(Exercise directions) Every entry must be transcribed exactly. Pictures are not part of the copy.

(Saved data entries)
————————
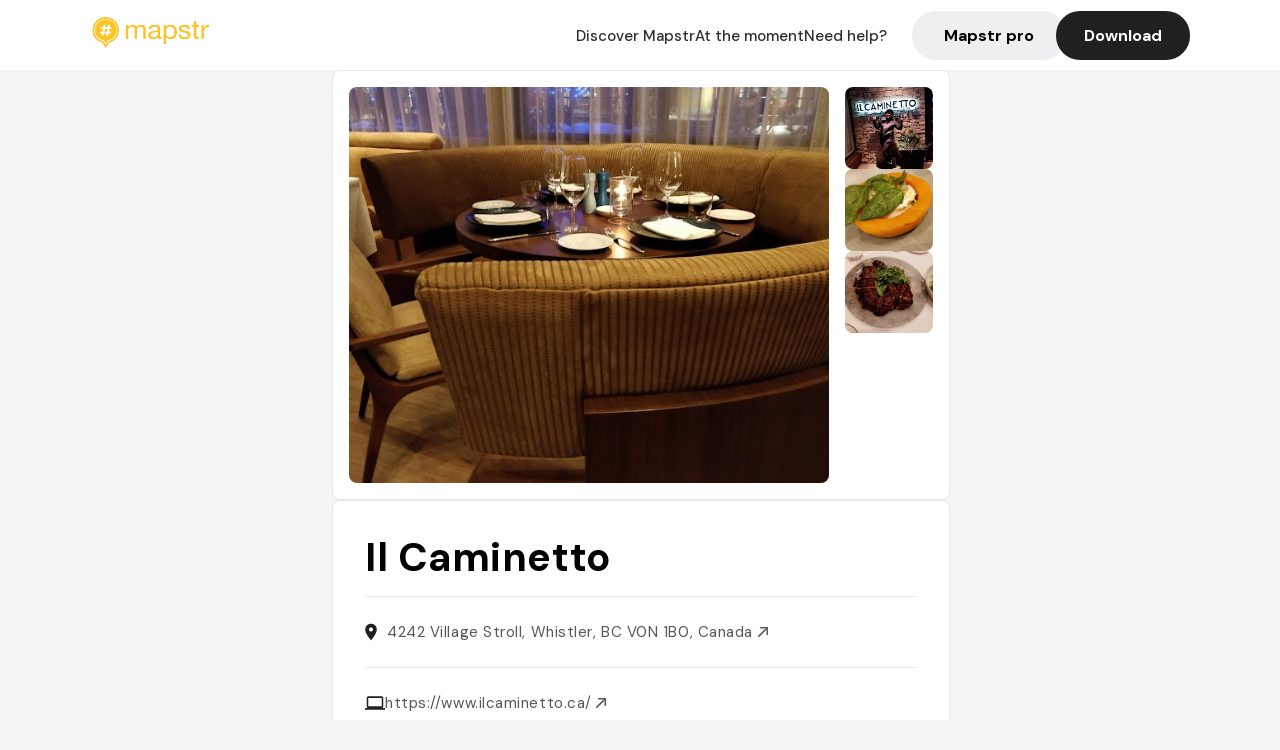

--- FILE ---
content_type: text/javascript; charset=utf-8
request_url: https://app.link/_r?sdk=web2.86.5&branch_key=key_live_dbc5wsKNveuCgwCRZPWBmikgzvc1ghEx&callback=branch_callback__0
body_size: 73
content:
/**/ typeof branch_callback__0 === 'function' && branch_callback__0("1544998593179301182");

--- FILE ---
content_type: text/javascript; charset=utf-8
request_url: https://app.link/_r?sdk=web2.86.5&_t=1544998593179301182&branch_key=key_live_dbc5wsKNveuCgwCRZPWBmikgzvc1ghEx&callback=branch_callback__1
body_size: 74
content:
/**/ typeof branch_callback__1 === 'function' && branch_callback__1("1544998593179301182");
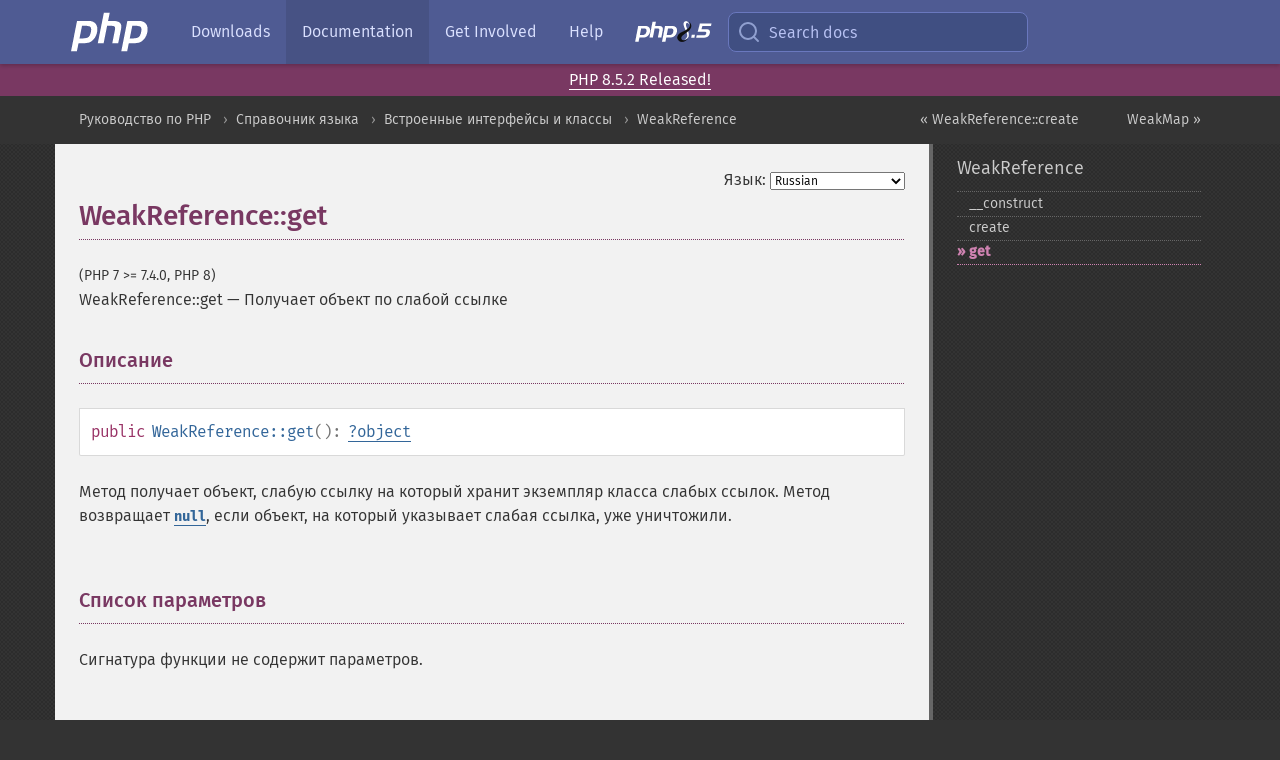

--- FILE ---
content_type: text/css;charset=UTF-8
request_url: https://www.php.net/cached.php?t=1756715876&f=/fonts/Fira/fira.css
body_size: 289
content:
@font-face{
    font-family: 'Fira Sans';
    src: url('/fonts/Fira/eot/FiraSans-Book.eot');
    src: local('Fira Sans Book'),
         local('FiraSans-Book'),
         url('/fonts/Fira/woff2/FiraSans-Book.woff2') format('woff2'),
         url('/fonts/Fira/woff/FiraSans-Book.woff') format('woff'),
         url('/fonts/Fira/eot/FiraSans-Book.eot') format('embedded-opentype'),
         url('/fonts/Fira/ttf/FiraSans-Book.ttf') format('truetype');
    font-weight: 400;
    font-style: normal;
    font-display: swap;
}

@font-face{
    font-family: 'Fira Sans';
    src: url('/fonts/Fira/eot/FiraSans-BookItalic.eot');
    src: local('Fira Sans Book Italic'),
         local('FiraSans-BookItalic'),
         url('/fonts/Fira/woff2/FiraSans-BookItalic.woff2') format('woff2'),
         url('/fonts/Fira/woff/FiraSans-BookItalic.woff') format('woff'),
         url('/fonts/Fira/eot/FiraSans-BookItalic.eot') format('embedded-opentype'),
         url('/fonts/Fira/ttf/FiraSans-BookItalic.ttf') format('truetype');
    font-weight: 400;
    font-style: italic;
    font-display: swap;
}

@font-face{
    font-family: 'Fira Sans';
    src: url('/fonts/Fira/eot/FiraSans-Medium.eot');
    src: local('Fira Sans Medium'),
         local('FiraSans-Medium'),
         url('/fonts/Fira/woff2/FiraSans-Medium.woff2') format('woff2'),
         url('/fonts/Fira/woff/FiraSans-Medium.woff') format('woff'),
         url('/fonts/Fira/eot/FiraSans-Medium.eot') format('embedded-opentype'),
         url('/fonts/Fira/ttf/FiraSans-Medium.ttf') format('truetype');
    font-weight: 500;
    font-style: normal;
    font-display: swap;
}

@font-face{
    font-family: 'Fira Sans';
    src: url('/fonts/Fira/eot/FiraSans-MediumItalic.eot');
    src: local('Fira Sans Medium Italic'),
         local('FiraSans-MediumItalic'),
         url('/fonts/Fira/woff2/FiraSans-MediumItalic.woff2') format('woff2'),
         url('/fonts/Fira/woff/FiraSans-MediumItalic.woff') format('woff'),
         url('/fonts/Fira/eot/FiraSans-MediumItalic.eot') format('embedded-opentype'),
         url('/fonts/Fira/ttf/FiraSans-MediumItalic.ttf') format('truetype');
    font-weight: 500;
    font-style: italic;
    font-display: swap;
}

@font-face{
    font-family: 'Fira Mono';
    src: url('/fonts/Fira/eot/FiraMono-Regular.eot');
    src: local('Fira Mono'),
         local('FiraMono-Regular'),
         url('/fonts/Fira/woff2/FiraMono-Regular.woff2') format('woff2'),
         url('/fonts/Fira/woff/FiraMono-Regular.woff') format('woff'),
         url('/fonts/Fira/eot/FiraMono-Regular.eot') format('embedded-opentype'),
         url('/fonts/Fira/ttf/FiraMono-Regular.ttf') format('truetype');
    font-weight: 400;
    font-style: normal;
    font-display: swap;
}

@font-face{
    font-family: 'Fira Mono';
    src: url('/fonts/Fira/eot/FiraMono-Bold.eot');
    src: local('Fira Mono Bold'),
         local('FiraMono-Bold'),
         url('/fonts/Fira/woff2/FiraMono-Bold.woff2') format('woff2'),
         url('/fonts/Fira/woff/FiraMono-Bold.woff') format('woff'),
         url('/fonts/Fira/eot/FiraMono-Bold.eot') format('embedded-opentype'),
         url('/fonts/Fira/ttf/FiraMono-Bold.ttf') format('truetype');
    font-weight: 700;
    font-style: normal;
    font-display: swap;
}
————————
(Task answer)
--- FILE ---
content_type: text/javascript; charset=utf-8
request_url: https://app.link/_r?sdk=web2.86.5&branch_key=key_live_dbc5wsKNveuCgwCRZPWBmikgzvc1ghEx&callback=branch_callback__0
body_size: 73
content:
/**/ typeof branch_callback__0 === 'function' && branch_callback__0("1544998593179301182");

--- FILE ---
content_type: text/javascript; charset=utf-8
request_url: https://app.link/_r?sdk=web2.86.5&_t=1544998593179301182&branch_key=key_live_dbc5wsKNveuCgwCRZPWBmikgzvc1ghEx&callback=branch_callback__1
body_size: 74
content:
/**/ typeof branch_callback__1 === 'function' && branch_callback__1("1544998593179301182");

--- FILE ---
content_type: text/css;charset=UTF-8
request_url: https://www.php.net/cached.php?t=1756715876&f=/fonts/Fira/fira.css
body_size: 289
content:
@font-face{
    font-family: 'Fira Sans';
    src: url('/fonts/Fira/eot/FiraSans-Book.eot');
    src: local('Fira Sans Book'),
         local('FiraSans-Book'),
         url('/fonts/Fira/woff2/FiraSans-Book.woff2') format('woff2'),
         url('/fonts/Fira/woff/FiraSans-Book.woff') format('woff'),
         url('/fonts/Fira/eot/FiraSans-Book.eot') format('embedded-opentype'),
         url('/fonts/Fira/ttf/FiraSans-Book.ttf') format('truetype');
    font-weight: 400;
    font-style: normal;
    font-display: swap;
}

@font-face{
    font-family: 'Fira Sans';
    src: url('/fonts/Fira/eot/FiraSans-BookItalic.eot');
    src: local('Fira Sans Book Italic'),
         local('FiraSans-BookItalic'),
         url('/fonts/Fira/woff2/FiraSans-BookItalic.woff2') format('woff2'),
         url('/fonts/Fira/woff/FiraSans-BookItalic.woff') format('woff'),
         url('/fonts/Fira/eot/FiraSans-BookItalic.eot') format('embedded-opentype'),
         url('/fonts/Fira/ttf/FiraSans-BookItalic.ttf') format('truetype');
    font-weight: 400;
    font-style: italic;
    font-display: swap;
}

@font-face{
    font-family: 'Fira Sans';
    src: url('/fonts/Fira/eot/FiraSans-Medium.eot');
    src: local('Fira Sans Medium'),
         local('FiraSans-Medium'),
         url('/fonts/Fira/woff2/FiraSans-Medium.woff2') format('woff2'),
         url('/fonts/Fira/woff/FiraSans-Medium.woff') format('woff'),
         url('/fonts/Fira/eot/FiraSans-Medium.eot') format('embedded-opentype'),
         url('/fonts/Fira/ttf/FiraSans-Medium.ttf') format('truetype');
    font-weight: 500;
    font-style: normal;
    font-display: swap;
}

@font-face{
    font-family: 'Fira Sans';
    src: url('/fonts/Fira/eot/FiraSans-MediumItalic.eot');
    src: local('Fira Sans Medium Italic'),
         local('FiraSans-MediumItalic'),
         url('/fonts/Fira/woff2/FiraSans-MediumItalic.woff2') format('woff2'),
         url('/fonts/Fira/woff/FiraSans-MediumItalic.woff') format('woff'),
         url('/fonts/Fira/eot/FiraSans-MediumItalic.eot') format('embedded-opentype'),
         url('/fonts/Fira/ttf/FiraSans-MediumItalic.ttf') format('truetype');
    font-weight: 500;
    font-style: italic;
    font-display: swap;
}

@font-face{
    font-family: 'Fira Mono';
    src: url('/fonts/Fira/eot/FiraMono-Regular.eot');
    src: local('Fira Mono'),
         local('FiraMono-Regular'),
         url('/fonts/Fira/woff2/FiraMono-Regular.woff2') format('woff2'),
         url('/fonts/Fira/woff/FiraMono-Regular.woff') format('woff'),
         url('/fonts/Fira/eot/FiraMono-Regular.eot') format('embedded-opentype'),
         url('/fonts/Fira/ttf/FiraMono-Regular.ttf') format('truetype');
    font-weight: 400;
    font-style: normal;
    font-display: swap;
}

@font-face{
    font-family: 'Fira Mono';
    src: url('/fonts/Fira/eot/FiraMono-Bold.eot');
    src: local('Fira Mono Bold'),
         local('FiraMono-Bold'),
         url('/fonts/Fira/woff2/FiraMono-Bold.woff2') format('woff2'),
         url('/fonts/Fira/woff/FiraMono-Bold.woff') format('woff'),
         url('/fonts/Fira/eot/FiraMono-Bold.eot') format('embedded-opentype'),
         url('/fonts/Fira/ttf/FiraMono-Bold.ttf') format('truetype');
    font-weight: 700;
    font-style: normal;
    font-display: swap;
}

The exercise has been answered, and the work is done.